The irony doesn’t stop there. Two weeks ago the new, post-referendum UK government announced that it would pause Osborne’s cherished £18 billion Hinkley Point C project, a nuclear plant in which state-backed China General Nuclear Power Corporation was to be a junior investor.
The U-turn has made China irate – all the more so as it suffered another snub shortly thereafter, this time from Down Under. Last week, Australian Treasurer Scott Morrison preliminarily blocked bids from China’s State Grid and Hong Kong's Cheung Kong Infrastructure, the only two suitors in the running to buy 50.4 percent of Ausgrid, Sydney’s electricity distribution network. The rationale was clear: “My preliminary view is that the foreign investment proposals put to me for this transaction are contrary to the national interest,” Morrison said in a press release.
That Western countries feel uneasy about China’s appetite for treasured assets deserves some sympathy. Chinese hackers, after all, are said to account for a significant share of the hundreds of attempts to attack critical infrastructure every year. The world’s most populous nation has also become a more assertive power of late, elbowing out neighbours in the South China Sea and ignoring a related international ruling.
But Western leaders should also be careful not to justify policy reversals on loosely defined national security imperatives, especially when the latter seem designed to exclude China from the race.

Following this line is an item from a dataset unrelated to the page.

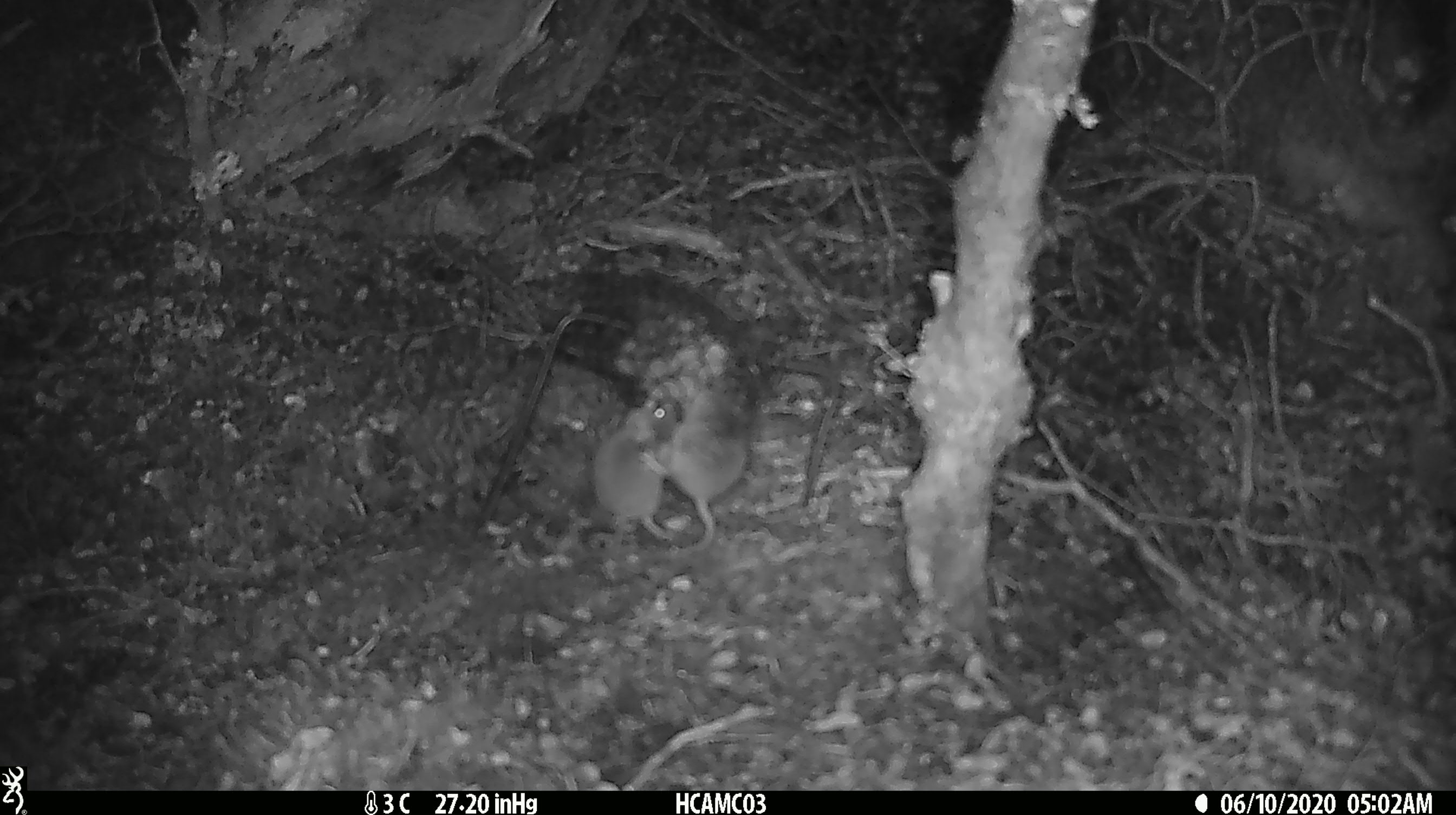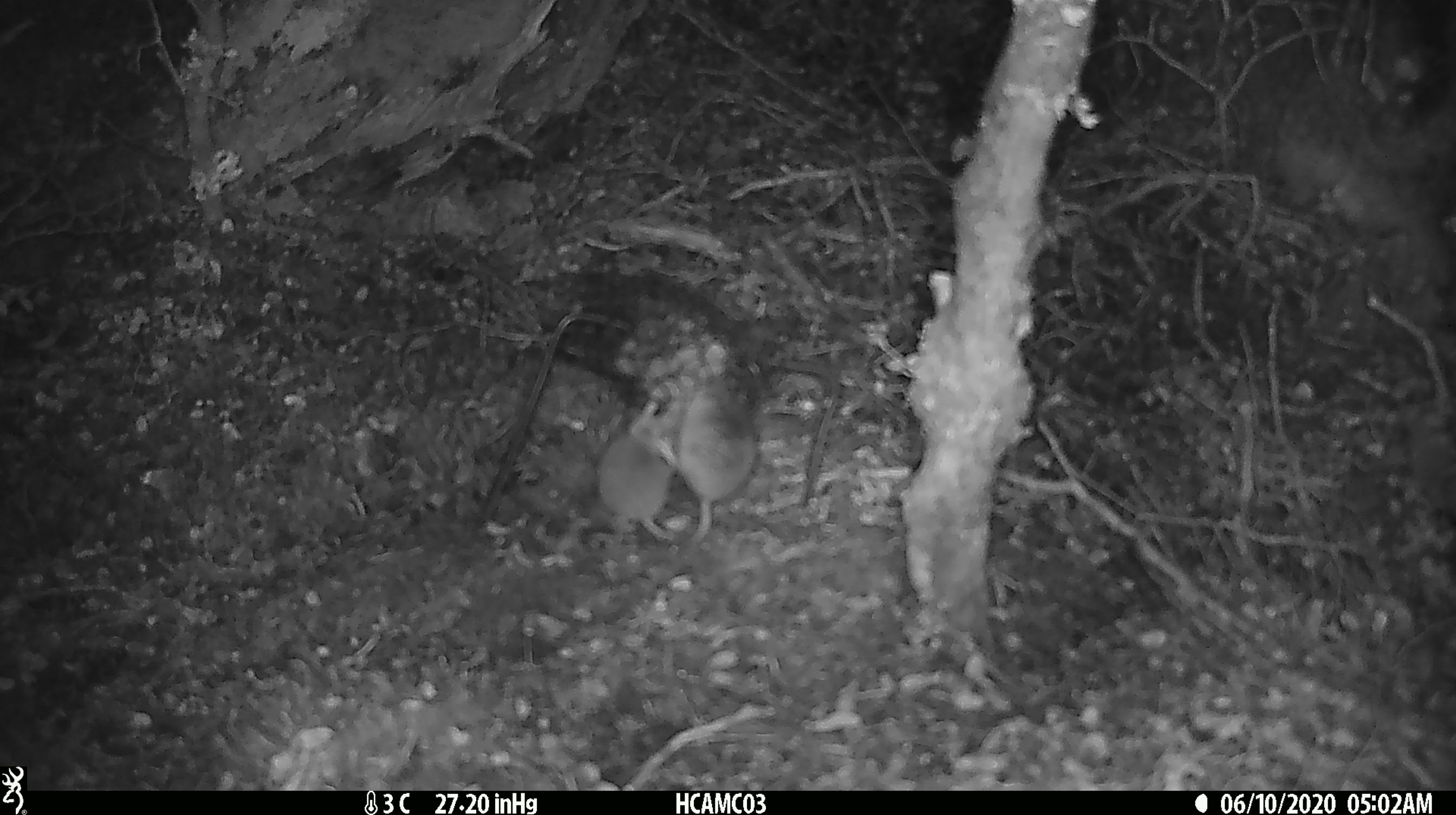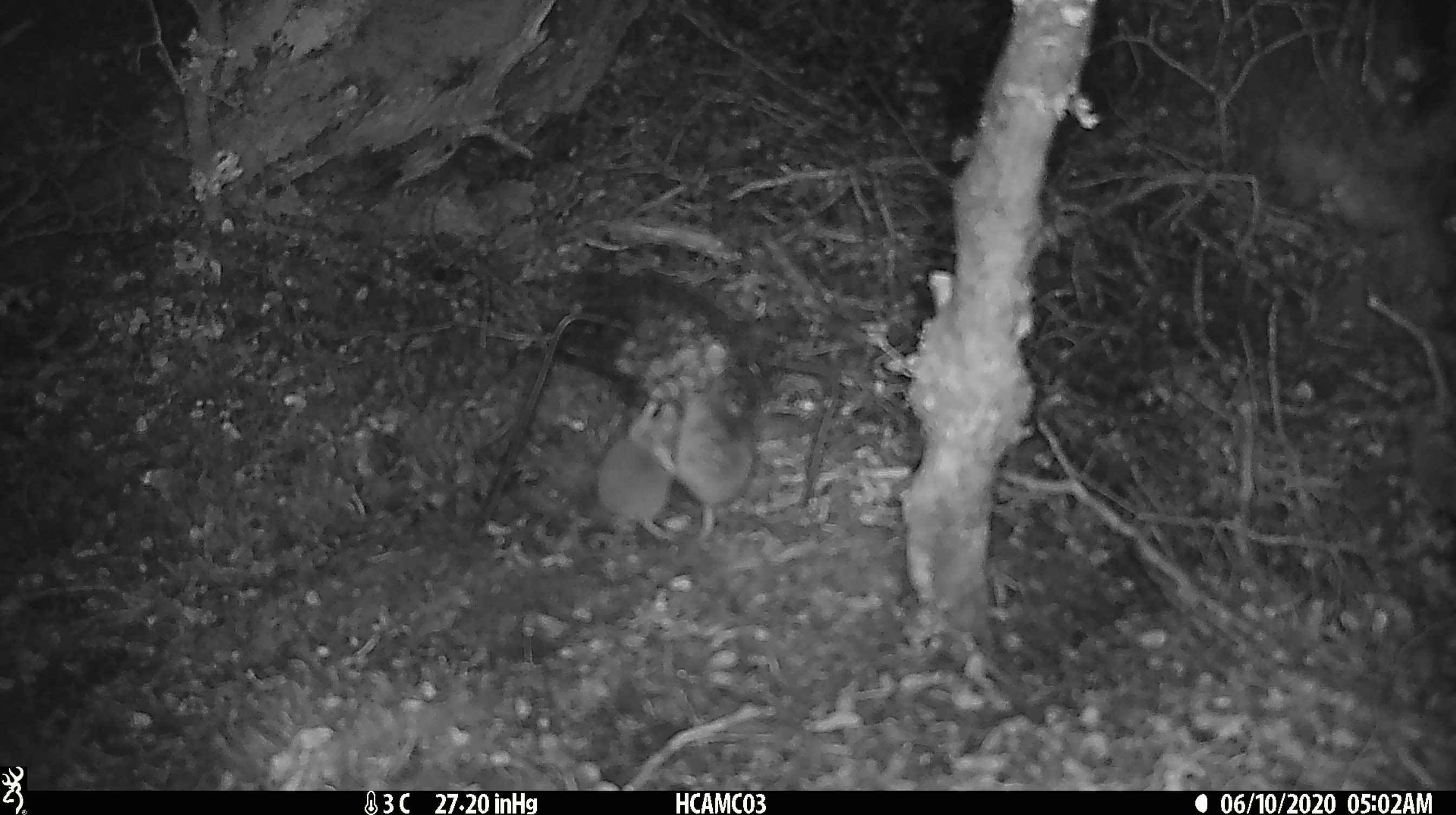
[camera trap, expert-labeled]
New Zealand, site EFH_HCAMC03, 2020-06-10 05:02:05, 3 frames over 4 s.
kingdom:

And in this respect, the Ausgrid decision appears especially clumsy.
Given that the sale kicked off nine months ago, one can only wonder why the Treasury let the process drag on for so long before killing it at the last minute. Judging by the existential nature of the concerns involved, presumably these already existed when the asset was put to market? The timing of the decision, coming just weeks after a tightly contested election that gave much power to independent and minority-party Senators, was also noted by observers.

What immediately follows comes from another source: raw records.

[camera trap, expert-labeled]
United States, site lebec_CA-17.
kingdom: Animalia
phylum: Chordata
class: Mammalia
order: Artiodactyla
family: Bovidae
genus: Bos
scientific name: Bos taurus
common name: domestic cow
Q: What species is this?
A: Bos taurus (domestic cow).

It doesn’t help that beyond referring to Ausgrid's “provision of critical power and communications services to business and government”, the Treasury’s concerns haven’t been articulated – a secret worth preserving, perhaps, on the grounds that disclosing the exact nature of the threat would, well, represent a threat to national security. Morrison has given the two bidders an 18 August deadline to address said concerns. One can only hope they, at least, clearly know what those concerns are.
That is especially pertinent given the investment history of the bidders involved. State Grid, the world’s largest utility, already holds stakes in energy infrastructure in the Australian Capital Territory, Queensland, South Australia and Victoria. CKI, for its part, last week said that it owns more infrastructure in Australia than in Hong Kong and China. In the words of Michael Pascoe, a columnist at the Sydney Morning Herald, “if they really are a national security threat, then we're already screwed”.
Also, while State Grid is state-backed, CKI is a private company owned by Li Ka Shing, Hong Kong’s richest man, as well as the likes of Vanguard, BlackRock and Norway’s sovereign wealth fund. All of which highlights what’s really missing from Australia’s foreign takeover policy: clear and tangible rules.
Ironically, the standoff came just days before Canberra and Beijing unveiled a so-called ‘Partnership for Change’, a new treaty that would make it easier for Beijing-backed companies to invest Down Under. Australia could win big in return, including greater access to China's fast-growing services sector. But Australia’s tendency to move the goal posts has not gone unnoticed. Unless it assesses Chinese bids on their own merits, the prize might soon run out of Canberra’s reach.